“Achamos que vamos encontrar espécies novas na Amazônia ou no fundo do mar, mas também estão bem do nosso lado”, disse Pedro Brandão-Dias, biólogo brasileiro que descobriu o inseto N. valhalla na Rice University (Jeff Fitlow/Rice University/Reprodução)
Laura Pancini
Publicado em 10 de fevereiro de 2022 às 07h00.
Última atualização em 10 de fevereiro de 2022 às 08h51.
Um biólogo brasileiro descobriu uma nova espécie de inseto logo em frente… ao bar da sua universidade. Pedro Brandão-Dias é estudante de doutorado e encontrou o Neuroterus valhalla, um tipo de vespa-da-galha, do lado de fora do pub de estudantes de pós-graduação da Rice University, nos Estados Unidos.
O inseto é o primeiro do seu tipo a ser descrito já com o seu genoma totalmente sequenciado, o que também é uma conquista para o brasileiro e sua equipe da Rice. “Achamos que vamos encontrar espécies novas na Amazônia ou no fundo do mar, mas também estão bem do nosso lado”, disse Brandão em entrevista à EXAME.
Apesar do que parece, o biólogo não estava tomando uma cerveja ao fazer a descoberta em 2018. Na verdade, o inseto foi oficialmente encontrado em laboratório, enquanto o estudante analisava, junto aos colegas, uma amostra de uma galha formada na flor de um carvalho.

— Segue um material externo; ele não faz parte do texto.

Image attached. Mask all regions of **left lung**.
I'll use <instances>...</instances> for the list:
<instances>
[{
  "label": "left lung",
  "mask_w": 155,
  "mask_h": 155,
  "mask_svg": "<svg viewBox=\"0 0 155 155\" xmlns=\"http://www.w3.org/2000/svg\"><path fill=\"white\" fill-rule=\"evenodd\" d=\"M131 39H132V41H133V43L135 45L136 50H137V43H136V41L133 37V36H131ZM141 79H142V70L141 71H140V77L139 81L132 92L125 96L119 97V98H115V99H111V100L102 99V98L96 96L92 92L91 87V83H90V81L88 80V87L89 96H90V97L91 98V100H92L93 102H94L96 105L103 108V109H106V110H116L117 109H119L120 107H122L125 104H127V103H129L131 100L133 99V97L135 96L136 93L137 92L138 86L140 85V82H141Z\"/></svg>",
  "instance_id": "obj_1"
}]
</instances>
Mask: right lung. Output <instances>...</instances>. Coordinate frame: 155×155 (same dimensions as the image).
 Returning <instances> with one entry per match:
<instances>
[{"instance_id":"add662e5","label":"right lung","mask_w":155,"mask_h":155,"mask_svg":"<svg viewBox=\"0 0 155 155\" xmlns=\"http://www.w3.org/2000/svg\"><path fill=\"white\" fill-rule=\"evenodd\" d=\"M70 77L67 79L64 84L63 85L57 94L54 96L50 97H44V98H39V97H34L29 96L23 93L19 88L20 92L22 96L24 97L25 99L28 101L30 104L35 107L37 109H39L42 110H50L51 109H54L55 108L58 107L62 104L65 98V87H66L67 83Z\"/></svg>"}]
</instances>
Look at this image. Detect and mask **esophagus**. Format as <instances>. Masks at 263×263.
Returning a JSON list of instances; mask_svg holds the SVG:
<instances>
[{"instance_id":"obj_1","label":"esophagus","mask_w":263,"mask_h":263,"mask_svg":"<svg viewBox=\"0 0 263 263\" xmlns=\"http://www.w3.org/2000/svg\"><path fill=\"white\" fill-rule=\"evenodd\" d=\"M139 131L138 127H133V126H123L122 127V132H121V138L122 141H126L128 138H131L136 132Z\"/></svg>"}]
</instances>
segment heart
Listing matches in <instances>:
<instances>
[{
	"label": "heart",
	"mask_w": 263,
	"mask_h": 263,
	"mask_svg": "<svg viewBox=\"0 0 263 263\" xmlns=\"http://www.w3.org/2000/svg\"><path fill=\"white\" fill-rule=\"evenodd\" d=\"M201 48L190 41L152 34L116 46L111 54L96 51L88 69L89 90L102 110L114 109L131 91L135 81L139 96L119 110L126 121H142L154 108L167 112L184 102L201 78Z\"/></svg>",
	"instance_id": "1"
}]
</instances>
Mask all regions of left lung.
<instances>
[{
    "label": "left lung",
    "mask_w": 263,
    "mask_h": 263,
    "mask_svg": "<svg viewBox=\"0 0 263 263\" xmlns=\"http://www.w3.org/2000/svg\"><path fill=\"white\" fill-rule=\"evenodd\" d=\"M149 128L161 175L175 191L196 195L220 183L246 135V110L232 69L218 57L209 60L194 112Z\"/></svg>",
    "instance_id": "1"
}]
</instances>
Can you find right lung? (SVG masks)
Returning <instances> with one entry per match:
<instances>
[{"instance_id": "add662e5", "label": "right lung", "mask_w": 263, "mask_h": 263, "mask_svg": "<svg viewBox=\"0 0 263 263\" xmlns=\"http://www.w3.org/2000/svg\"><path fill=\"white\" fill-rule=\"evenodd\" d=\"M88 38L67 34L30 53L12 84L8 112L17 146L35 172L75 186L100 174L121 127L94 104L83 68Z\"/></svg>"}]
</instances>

“Sequenciamos o genoma e percebemos algo que nunca tínhamos visto”, disse Brandão, que é autor principal do artigo publicado na Systematic Entomology. Examinando mais de perto, eles notaram insetos menores do que o esperado e com pernas de cores mais claras.
O N. valhalla tem apenas um milímetro de comprimento e passa 11 meses do ano trancado em uma cripta. Ele faz parte da família Cynipidae, ou vespas-das-galhas, e estão presentes pelos carvalhos no campus da Rice (mas somente na espécie Quercus virginiana, também conhecida como "carvalho ao vivo do sul").
Seu nome é uma homenagem ao pub, que também se chama Valhalla. “Seria uma oportunidade perdida se eu não fizesse uma homenagem ao bar ou à universidade", explicou o doutorando.
Brandão e outros pesquisadores publicaram o artigo em janeiro de 2022, mesmo a descoberta tendo sido feita em 2018. Vários fatores acabaram adiando a publicação: o primeiro deles é que descrever uma espécie nova, e ter certeza que ela é realmente a primeira identificada, é complicado. “Todo o processo de pegar as amostras já depositadas e compará-las leva um tempo”, disse.
A N. valhalla faz uma alternação entre uma geração assexuada e sexuada, pondo ovos somente duas vezes por ano. Conseguir esses ovos, portanto, foi um desafio por si só: Brandão, com a ajuda da estudante Camila Vinson, encontraram buracos de criptas e mais de uma dúzia de galhas que continham larvas de N. valhalla. Ao final, eles chegaram a coletar 100 indivíduos de uma mesma geração.
A onda de frio extrema no início de 2021, no Texas, também fez com que o florescimento das árvores fosse prejudicado. “Para ele [N. valhalla] botar o ovo nas flores, é preciso combinar exatamente quando a flor está emergindo. Se sair na hora errada, ele perde a chance de reproduzir e morre”, explica Brandão.
Por isso, é provável que o clima tenha afetado o ciclo de vida do inseto – Vinson, inclusive, está recebendo mentoria de Brandão para fazer sua tese de graduação sobre o impacto do frio nas vespas-das-galhas.
Até agora, o biólogo e a equipe por trás do artigo não encontraram um macho da espécie, o que pode significar que não há uma geração sexuada, e somente uma alternação entre duas gerações somente com fêmeas. “Também é possível que tenhamos dado azar e não encontrado nenhum”, disse Brandão.
Caso não existam machos, isso significa que a N. valhalla está condenada. Sem recombinação, as mutações negativas vão se acumulando até a espécie entrar em extinção. Porém, mais pesquisas vão ser feitas pela equipe para entender mais a fundo sobre a espécie, se realmente não existem machos e como as ondas de frio podem ter afetado sua reprodução nos carvalhos da Rice.